Extrait source -
- - - -

Quand Louis Vuitton a annoncé prendre pour égérie le personnage virtuel Lightning du jeu vidéo Final Fantasy, la presse et les blogueurs se sont félicités de la fusion entre le monde réel de la mode et le monde virtuel des jeux vidéos. « La réalité et le fantasy ne font plus qu’un : Lightning est une héroïne authentique dans la nouvelle campagne Séries 4 de Louis Vuitton » annonce le créateur Nicolas Ghesquière, directeur artistique de Louis Vuitton, sur son compte Instagram. Les mots sont lancés : « réalité », « authentique ». Le jeu vidéo, ce monde virtuel se mêlerait enfin à l’authentique réel. Mais est-ce vraiment le cas ? Cette relation entre gaming et mode ne commence-t-elle que maintenant ? Réponse en un petit historique.
► ► ► Cet article fait parti du dossier : La photographie de mode, un genre à la recherche de ses frontières
En 2001, la même année que la sortie de Shrek, la série à succès Final Fantasy aboutit à un long projet de film entièrement fait en images de synthèse : Final Fantasy, les créatures de l’esprit. Le personnage principal, le Dr Aki Ross, attire notamment l’attention de magazines en tant qu’actrice. Même s’il s’agit d’une figure virtuelle, elle fait la une du numéro du magazine masculin Maxim sur les femmes les plus sexy de l’année.
À cette époque le New York Times souligne le fait qu’un personnage virtuel soit préféré à des mannequins en chair et en os pour la couverture d’un magazine : « Aki est la plus réaliste des personnages en images de synthèse à être apparue dans des films, dans la mode, dans la pub.».
Malheureusement, les créatures de l’esprit est un échec cuisant au cinéma. Avec 136 millions de dollars de pertes, le film ne trouvera jamais son public. Le youtubeur Karim Debbache raconte très bien l’histoire de cet échec et sa conséquence sur la perception de la réalité virtuelle : « Pour tout vous dire, même si je ne pense pas que le film soit un très bon film, je suis dégoûté qu’il ait fait un flop. Parce que ce qui était intéressant avec les créatures de l’esprit, plus que le film en lui même, c’est ce qu’il aurait pu amener. Le personnage d’Aki devait devenir la première actrice en image de synthèse qu’on aurait retrouvé dans plein d’autres films et même plein d’autres jeux. Si le film avait marché, on aurait assisté à la naissance du premier vrai faux acteur de l’histoire du monde. Mais non, on a juste assisté à une fausse couche. » (dans la vidéo qui suit, à 12mn30)

- - - -

Listing brut -
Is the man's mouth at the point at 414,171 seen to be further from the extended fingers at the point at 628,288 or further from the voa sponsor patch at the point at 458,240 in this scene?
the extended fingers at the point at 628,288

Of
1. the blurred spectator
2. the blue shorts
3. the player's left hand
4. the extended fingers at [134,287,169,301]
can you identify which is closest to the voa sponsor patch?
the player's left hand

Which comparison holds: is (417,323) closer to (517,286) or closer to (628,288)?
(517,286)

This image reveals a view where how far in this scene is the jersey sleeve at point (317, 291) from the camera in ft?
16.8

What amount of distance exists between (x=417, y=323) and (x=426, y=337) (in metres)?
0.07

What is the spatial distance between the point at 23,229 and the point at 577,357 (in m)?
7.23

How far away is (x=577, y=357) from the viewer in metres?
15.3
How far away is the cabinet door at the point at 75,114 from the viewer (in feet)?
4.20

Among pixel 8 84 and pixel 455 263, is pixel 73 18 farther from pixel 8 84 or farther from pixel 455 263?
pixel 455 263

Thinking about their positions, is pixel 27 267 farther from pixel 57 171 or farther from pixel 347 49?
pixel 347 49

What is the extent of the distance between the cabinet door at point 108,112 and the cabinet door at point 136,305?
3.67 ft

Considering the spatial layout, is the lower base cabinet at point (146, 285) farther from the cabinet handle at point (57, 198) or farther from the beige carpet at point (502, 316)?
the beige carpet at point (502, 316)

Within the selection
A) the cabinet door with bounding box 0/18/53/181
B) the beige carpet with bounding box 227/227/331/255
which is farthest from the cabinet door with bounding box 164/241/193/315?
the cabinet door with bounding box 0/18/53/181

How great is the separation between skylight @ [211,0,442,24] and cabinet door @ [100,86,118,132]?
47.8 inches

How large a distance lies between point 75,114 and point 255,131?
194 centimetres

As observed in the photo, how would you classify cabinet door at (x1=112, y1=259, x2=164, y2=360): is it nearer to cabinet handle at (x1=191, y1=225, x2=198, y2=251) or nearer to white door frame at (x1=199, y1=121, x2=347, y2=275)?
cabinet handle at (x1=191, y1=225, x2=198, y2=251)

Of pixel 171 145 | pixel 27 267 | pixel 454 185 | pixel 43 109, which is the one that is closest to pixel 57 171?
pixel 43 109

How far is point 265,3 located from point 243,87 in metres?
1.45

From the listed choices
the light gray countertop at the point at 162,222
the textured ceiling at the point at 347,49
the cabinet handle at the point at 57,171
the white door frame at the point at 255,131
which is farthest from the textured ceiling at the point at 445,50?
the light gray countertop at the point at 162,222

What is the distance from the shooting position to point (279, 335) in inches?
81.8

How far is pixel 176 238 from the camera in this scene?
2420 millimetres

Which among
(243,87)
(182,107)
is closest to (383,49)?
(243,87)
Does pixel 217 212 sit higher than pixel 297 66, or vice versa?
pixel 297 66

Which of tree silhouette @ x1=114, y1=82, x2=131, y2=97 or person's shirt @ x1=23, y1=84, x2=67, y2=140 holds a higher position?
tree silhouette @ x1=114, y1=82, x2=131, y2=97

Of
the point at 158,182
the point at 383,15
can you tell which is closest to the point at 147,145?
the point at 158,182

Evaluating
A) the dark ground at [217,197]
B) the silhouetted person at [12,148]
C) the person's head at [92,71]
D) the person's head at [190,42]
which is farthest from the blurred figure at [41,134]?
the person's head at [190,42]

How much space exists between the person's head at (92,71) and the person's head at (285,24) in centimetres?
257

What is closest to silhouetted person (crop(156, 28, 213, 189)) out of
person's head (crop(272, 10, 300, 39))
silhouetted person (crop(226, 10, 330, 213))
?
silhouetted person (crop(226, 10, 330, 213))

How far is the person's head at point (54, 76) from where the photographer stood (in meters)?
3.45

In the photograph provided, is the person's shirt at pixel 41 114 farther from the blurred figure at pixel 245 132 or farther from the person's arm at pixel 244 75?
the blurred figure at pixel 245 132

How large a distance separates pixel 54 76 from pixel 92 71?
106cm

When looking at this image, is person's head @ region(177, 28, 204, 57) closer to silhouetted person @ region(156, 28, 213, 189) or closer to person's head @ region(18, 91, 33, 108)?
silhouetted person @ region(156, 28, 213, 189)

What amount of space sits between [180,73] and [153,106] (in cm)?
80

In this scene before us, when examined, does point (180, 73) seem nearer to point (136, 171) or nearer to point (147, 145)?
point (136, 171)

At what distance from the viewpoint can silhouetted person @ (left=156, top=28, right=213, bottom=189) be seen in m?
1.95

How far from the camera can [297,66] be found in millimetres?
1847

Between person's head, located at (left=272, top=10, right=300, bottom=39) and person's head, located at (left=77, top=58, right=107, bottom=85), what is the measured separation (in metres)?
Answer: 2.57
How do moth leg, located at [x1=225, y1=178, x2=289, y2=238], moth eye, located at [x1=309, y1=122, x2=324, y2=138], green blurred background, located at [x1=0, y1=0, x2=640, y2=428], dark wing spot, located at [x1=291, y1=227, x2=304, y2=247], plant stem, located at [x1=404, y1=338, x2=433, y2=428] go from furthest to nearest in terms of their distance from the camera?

- - - -

Exercice proposé 1 - Dans l'extrait sur la mode et le jeu vidéo, quel magazine masculin a placé le Dr Aki Ross en couverture ?
Exercice proposé 2 - Reprenez l'extrait sur la mode et le jeu vidéo après sa dernière phrase et poursuivez-en la rédaction.

Réponse attendue 1 - Le magazine Maxim, pour son numéro sur les femmes les plus sexy de l'année.

Réponse attendue 2 -
Mais si le film Final Fantasy fut un échec, la série de jeux vidéos a perduré. Final Fantasy XIII donna naissance à l’héroïne Lightning qui, quinze ans plus tard, réalise d’une certaine manière le rêve de Karim Debbache : Lightning devient une icône mode, celle de Louis Vuitton. Tetsuya Nomura, créateur de personnages sur Final Fantasy commente l’annonce de Nicolas Ghesquière sur Bloomberg : « Il y a plusieurs façons de montrer l’individualité de quelqu’un dans le monde réel, mais dans le monde du jeu vidéo, les options sont plutôt limitées. Les vêtements sont les éléments essentiels par lesquels on peut exprimer la personnalité d’un personnage. L’un des éléments qui permet le plus d’exprimer la personnalité d’un personnage ou son histoire, c’est la mode ».
C’est un fait, la mode et ses codes ont intégrés le jeu vidéo il y a longtemps. Des looks et défilés kitchs dans Second Life à la fashion police dans Animal’s Crossing, les repères ne manquent pas.
On retrouve même les tendances de la vie réelle comme dans certains looks de GTA.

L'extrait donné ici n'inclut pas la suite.